Vivre libre ou mourir
EDITION
Prologue 
« Il faut baisser le salaire des ouvriers », voilà la nouvelle qui, depuis deux jours, mettait en émoi tout le faubourg Saint-Antoine. Monsieur Réveillon, le riche patron de la Folie Titon, avait osé proférer ces propos insultants. Son entreprise de papier peint prospérait si bien qu'en une décennie, il était devenu l'un des hommes les plus puissants de Paris. Toutefois en ces temps de colère populaire, sa fortune faisait objet de convoitise. Son commerce causa sa perte lorsque le 28 avril 1789, des milliers de faubouriens se révoltèrent.  
Les portes de la Folie Titon cédèrent en quelques secondes, et la foule s'engouffra avec rage dans la manufacture. Entre saccage, pillage et dégradation, les forces de l'ordre arrivèrent armées dans les jardins : les gardes-françaises et les « suisses » tirèrent sur les rebelles, les Royal-Cravates chargèrent les survivants.  

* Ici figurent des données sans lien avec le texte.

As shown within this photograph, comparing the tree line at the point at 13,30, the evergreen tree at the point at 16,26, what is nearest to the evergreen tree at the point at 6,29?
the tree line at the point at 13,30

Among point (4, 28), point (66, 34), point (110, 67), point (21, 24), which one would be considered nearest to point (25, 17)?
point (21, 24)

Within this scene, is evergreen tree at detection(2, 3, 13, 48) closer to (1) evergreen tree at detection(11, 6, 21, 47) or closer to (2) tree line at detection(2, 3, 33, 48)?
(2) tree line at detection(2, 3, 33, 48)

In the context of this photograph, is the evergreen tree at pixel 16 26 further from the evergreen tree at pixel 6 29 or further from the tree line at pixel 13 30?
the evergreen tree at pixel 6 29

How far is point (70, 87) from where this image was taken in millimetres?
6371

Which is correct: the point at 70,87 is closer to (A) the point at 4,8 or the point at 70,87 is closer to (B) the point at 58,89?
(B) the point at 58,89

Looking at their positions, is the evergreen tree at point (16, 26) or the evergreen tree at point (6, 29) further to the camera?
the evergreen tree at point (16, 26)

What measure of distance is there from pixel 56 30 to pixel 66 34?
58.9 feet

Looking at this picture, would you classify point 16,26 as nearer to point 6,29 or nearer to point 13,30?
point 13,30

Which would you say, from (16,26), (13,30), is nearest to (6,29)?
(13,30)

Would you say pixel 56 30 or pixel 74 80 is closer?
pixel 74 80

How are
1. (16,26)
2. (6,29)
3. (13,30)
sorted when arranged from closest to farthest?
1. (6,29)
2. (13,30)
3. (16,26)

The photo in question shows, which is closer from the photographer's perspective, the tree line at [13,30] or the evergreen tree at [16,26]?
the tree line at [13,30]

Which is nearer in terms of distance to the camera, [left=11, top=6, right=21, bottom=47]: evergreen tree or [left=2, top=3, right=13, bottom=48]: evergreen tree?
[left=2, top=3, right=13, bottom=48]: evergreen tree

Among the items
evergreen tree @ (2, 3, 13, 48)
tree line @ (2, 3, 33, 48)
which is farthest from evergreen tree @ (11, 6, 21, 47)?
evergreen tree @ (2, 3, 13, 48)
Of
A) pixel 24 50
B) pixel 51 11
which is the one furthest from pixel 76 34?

Au milieu de ce carnage sanguinaire, un cavalier barra le passage à un jeune frondeur tentant de fuir. Pendant un moment, les deux individus se firent face, l'un tenant un simple bâton, l'autre, un pistolet. Le militaire cabra son cheval comme pour signifier sa supériorité. Le garçon, lui, ne bougea pas. Il savait qu'il allait mourir, il le lisait dans le regard haineux de son adversaire. L'officier, prêt à l'abattre, pointa son arme. Le jeune homme ferma les yeux. Il se sentait déjà partir lorsqu'il entendit le bruit sourd de la détonation et le cri de son père au lointain :  
— Étienne !  
Il éprouva une sensation de chute et se cogna la tête contre le gravier. Il ouvrit les yeux, il n'était pas mort, mais il découvrit affalé sur ses jambes le corps de son père. Il comprit qu'il l'avait poussé et qu'il s'était sacrifié pour lui sauver la vie. Apeuré, il se jeta sur le mourant :  
— Papa !  
Trop tard, il ne respirait plus. Étienne regarda l'assassin partir au galop tel un lâche. Chaque détail de ce visage ténébreux ampli d'hostilité l’avait marqué à jamais et il ne pourrait plus l'oublier.